The very thing that makes plastic items useful to consumers, their durability and stability, also makes them a problem in marine environments. Around 100 million tons of plastic are produced each year of which about 10 percent ends up in the sea. About 20 percent of this is from ships and platforms, the rest from land.
Take a walk along any beach anywhere in the world and washed ashore will be many polythene plastic bags, bottles and containers, plastic drums, expanded polystyrene packing, polyurethane foam pieces, pieces of polypropylene fishing net and discarded lengths of rope.
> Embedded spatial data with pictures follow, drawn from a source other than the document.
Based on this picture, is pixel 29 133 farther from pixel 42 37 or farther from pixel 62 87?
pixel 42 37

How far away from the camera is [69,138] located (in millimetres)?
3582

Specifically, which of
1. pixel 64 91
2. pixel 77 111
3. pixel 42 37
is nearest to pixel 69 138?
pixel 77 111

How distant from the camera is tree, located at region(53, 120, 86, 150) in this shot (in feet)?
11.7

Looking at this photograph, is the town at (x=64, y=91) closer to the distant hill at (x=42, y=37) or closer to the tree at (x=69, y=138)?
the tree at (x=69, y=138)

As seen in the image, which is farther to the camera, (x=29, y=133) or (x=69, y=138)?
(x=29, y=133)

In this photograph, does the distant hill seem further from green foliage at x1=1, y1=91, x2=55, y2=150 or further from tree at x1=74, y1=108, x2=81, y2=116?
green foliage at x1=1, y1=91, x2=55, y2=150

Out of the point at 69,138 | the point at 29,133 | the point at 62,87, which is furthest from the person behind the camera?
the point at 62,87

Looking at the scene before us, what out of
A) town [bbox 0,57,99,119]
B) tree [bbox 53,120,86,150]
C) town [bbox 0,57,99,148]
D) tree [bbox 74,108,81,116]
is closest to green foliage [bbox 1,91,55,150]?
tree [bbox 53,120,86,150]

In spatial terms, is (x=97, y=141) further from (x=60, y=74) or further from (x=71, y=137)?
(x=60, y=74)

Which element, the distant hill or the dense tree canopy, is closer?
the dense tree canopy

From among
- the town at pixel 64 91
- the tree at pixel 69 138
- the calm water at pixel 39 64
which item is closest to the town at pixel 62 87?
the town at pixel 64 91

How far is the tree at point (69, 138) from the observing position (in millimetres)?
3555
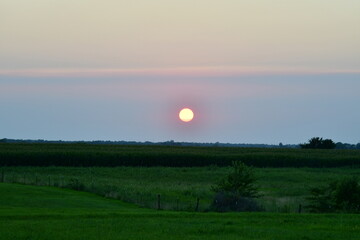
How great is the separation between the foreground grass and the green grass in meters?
8.49

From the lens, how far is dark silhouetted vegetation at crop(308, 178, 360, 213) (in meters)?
33.8

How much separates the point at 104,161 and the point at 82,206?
156ft

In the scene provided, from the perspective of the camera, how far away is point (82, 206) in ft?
118

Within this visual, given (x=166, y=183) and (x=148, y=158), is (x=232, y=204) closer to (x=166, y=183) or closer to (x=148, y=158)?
(x=166, y=183)

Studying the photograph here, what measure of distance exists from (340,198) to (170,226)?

Together with traffic cones, disposable lighters, vehicle tyres and toothbrushes, these items have been casually thrown away on land and at sea and have been carried ashore by wind and tide. – Greenpeace International
ENVIRONMENTAL EDUCATION AT OYSTERPONDS ELEMENTARY
The environmental education plastic awareness project started by Cindy Pease Roe with the Oyster Pond Elementary School, initially began as a conversation started with a group of students about the importance of recycling and the consequences of litter. After sharing information, organizations, & statistics, the artist & students set out to the seaside to begin their observation & collection of found plastic. Each class participated in the project from the collection, sorting, to the final construction of a 5 foot sculpture of a fish compiled of their reclaimed material which was on display at the Greenport Harbor Brewing Co. as part of a group show entitled “Hops for Habitat,” an exhibition of art & awareness to benefit the Cornell Cooperative Extension’s Marine Meadows Program.